- Article -
Search code examples
python-polars

polars: lexically compare columns


I'm starting with this dataframe:

In [6]: df = pl.DataFrame({'a': [1, 1, 2, 0], 'b': [1, 4, 1, 5]})

In [7]: df
Out[7]:
shape: (4, 2)
┌─────┬─────┐
│ a   ┆ b   │
│ --- ┆ --- │
│ i64 ┆ i64 │
╞═════╪═════╡
│ 1   ┆ 1   │
│ 1   ┆ 4   │
│ 2   ┆ 1   │
│ 0   ┆ 5   │
└─────┴─────┘

I'd like to filter on rows where (pl.col('a'), pl.col('b')) is greater than (1, 2), lexicographically. By that, I mean:

  • first, compare column 'a' to 1
  • then, compare column 'b' to 2

So, for example:

  • (1, 1) < (1, 2)

- What to work on -
1. Duplicate the polars question from "Search code examples" to "shape: (4, 2)", inclusive.
2. Write the next part of the polars question on comparing columns lexicographically, picking up right after its last line.
The lines after this come from a different source.

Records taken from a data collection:
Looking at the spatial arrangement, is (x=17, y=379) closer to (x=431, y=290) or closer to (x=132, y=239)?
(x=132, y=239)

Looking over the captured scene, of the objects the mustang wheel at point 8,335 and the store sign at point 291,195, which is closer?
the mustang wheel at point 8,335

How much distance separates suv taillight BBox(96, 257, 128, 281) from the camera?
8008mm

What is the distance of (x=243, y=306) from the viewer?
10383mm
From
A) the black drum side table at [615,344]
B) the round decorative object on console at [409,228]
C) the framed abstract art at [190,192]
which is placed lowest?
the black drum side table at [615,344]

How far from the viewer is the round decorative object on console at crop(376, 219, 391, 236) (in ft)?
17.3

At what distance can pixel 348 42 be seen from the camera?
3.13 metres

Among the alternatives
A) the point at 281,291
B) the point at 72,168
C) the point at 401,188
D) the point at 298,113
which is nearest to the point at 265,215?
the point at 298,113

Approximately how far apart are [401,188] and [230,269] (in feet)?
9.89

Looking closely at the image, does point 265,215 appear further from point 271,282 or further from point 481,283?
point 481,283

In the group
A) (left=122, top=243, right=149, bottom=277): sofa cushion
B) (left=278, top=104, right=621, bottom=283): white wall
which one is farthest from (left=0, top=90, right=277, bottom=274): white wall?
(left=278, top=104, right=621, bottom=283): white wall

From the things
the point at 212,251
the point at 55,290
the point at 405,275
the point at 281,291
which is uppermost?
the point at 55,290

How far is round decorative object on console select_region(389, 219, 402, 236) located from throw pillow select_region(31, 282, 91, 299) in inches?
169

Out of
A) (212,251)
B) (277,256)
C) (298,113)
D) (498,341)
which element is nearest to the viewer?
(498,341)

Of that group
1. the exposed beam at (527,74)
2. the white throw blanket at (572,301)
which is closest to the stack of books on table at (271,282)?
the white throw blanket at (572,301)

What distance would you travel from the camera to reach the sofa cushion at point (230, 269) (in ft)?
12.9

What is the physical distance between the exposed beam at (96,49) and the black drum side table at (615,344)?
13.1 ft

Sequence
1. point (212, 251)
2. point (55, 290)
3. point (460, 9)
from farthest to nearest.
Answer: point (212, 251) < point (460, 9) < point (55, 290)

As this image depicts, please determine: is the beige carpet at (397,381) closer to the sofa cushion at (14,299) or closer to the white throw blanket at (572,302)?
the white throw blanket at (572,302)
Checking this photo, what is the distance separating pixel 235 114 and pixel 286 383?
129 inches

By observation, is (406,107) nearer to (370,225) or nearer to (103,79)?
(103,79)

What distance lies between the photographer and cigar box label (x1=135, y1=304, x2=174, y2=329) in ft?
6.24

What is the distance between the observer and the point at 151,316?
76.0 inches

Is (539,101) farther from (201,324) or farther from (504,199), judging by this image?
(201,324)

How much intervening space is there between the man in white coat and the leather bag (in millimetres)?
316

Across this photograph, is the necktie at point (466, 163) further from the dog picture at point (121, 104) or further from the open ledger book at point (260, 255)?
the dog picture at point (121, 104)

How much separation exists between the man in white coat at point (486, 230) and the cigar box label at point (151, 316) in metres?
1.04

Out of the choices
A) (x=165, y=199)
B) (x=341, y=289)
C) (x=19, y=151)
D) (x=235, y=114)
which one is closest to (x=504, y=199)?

- Answers per task -
1.
Search code examples
python-polars

polars: lexically compare columns


I'm starting with this dataframe:

In [6]: df = pl.DataFrame({'a': [1, 1, 2, 0], 'b': [1, 4, 1, 5]})

In [7]: df
Out[7]:
shape: (4, 2)

2.
  • (1, 3) > (1, 2)
  • (2, 1) > (1, 2)

I could only come up with a way to do this using map_rows:


In [8]: df.filter(df.map_rows(lambda row: (row[0], row[1]) > (1, 2))['map'])
Out[8]:
shape: (2, 2)
┌─────┬─────┐
│ a   ┆ b   │
│ --- ┆ --- │
│ i64 ┆ i64 │
╞═════╪═════╡
│ 1   ┆ 4   │
│ 2   ┆ 1   │
└─────┴─────┘

Is there a way to do it without map_rows?

EDIT

note that this is not the same as just filetering on each column separately:

In [9]: df.filter((pl.col("a") > 1) | (pl.col("b") > 2))
Out[9]:
shape: (3, 2)
┌─────┬─────┐
│ a   ┆ b   │
│ --- ┆ --- │
│ i64 ┆ i64 │
╞═════╪═════╡
│ 1   ┆ 4   │
│ 2   ┆ 1   │
│ 0   ┆ 5   │
└─────┴─────┘

Solution

  • So as far as I understood you want the normal tuple comparison. So my solution would be then this:

    import polars as pl
    
    df = pl.DataFrame({'a': [1, 1, 2], 'b': [1, 4, 1]})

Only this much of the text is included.